(Work to complete):
1. Output the passage of the SQL and Biml excerpt between "And Now for" and "change a connection.", inclusive, reproducing every character unchanged.
2. For each statement, say yes or no on whether the SQL and Biml excerpt agrees with it, and quote the words that decide it: (a) The procedure sets the stop timestamp to the current timestamp. (b) The @InsertRowQuantity parameter has no default value. (c) The Biml library usually holds three files for each package type.
3. Take the SQL and Biml excerpt further, beginning right after its last bullet point.

[[ Selected extract, beginning ]]

CREATE PROCEDURE [Audit].[PackageControlStop]
(
    @PackageId uniqueidentifier
,   @ExecutionId bigint
,   @InsertRowQuantity int = NULL
,   @UpdateRowQuantity int = NULL
,	@UnchangedRowQuantity int = NULL
)
AS
BEGIN
    SET NOCOUNT ON;
    -- Close out the execution.
    UPDATE PC
    SET [Stop_TS] = CURRENT_TIMESTAMP  
    ,   [Insert_Row_QT] = @InsertRowQuantity
    ,   [Update_Row_QT] = @UpdateRowQuantity
	,	[Unchanged_Row_QT] = @UnchangedRowQuantity
    FROM  [Audit].[Package_Control] AS PC
    WHERE PC.Package_ID = @PackageId
        AND PC.Execution_ID = @ExecutionId
        AND PC.[Stop_TS] IS NULL;  
END

And Now for the Biml

My Biml library usually contains 3 files for each package type:

  • ProjectConnections – I like to keep my connection managers in a separate file so I only have to update one place if I need to add or change a connection.

[[ Selected extract, end ]]
[[ Data for review, beginning ]]

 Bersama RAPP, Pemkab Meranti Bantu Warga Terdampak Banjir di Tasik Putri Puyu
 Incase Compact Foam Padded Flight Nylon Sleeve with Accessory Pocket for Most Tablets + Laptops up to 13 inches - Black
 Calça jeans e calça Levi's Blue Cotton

[[ Data for review, end ]]
[[ Data for review, beginning ]]

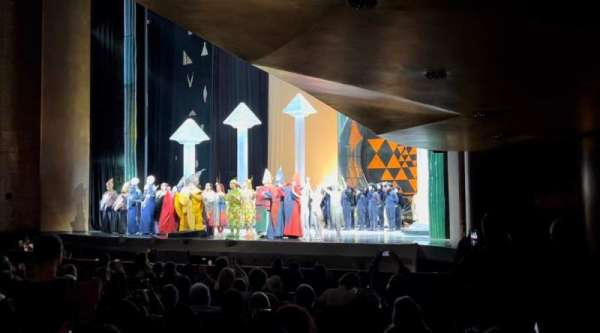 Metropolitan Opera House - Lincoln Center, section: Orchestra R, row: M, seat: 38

[[ Data for review, end ]]

(Answers by item number):
1.
And Now for the Biml

My Biml library usually contains 3 files for each package type:

  • ProjectConnections – I like to keep my connection managers in a separate file so I only have to update one place if I need to add or change a connection.

2.
(a) Yes: "SET [Stop_TS] = CURRENT_TIMESTAMP"
(b) No: "@InsertRowQuantity int = NULL"
(c) Yes: "My Biml library usually contains 3 files for each package type"

3.
  • Dim1 – This contains my actual design pattern.
  • CreateDim1 – This is the Biml file I run to generate the package. It gets separated so I can pull values from databases and pass in variables to my design pattern using BimlScript. For this example I have hardcoded my variables into this file rather than pulling from a database.

ProjectConnections.Biml

<#@ template language="C#" tier="1" #>	
<Connections>
    <OleDbConnection Name="AWBIML" ConnectionString ="Data Source=localhost\SQL2014;
        Initial Catalog=AWBIML;Integrated Security=SSPI;Provider=SQLNCLI11.1;" CreateInProject="true"/>
    <OleDbConnection Name="Audit" ConnectionString ="Data Source=localhost\SQL2014;
        Initial Catalog=AWBIML;Integrated Security=SSPI;Provider=SQLNCLI11.1;" CreateInProject="true"/>	
</Connections>

The ProjectConnections file doesn’t begin with Biml tags because it gets included in the middle of the CreateDim1.biml file. AWBIML is a local database I created to contain my data mart.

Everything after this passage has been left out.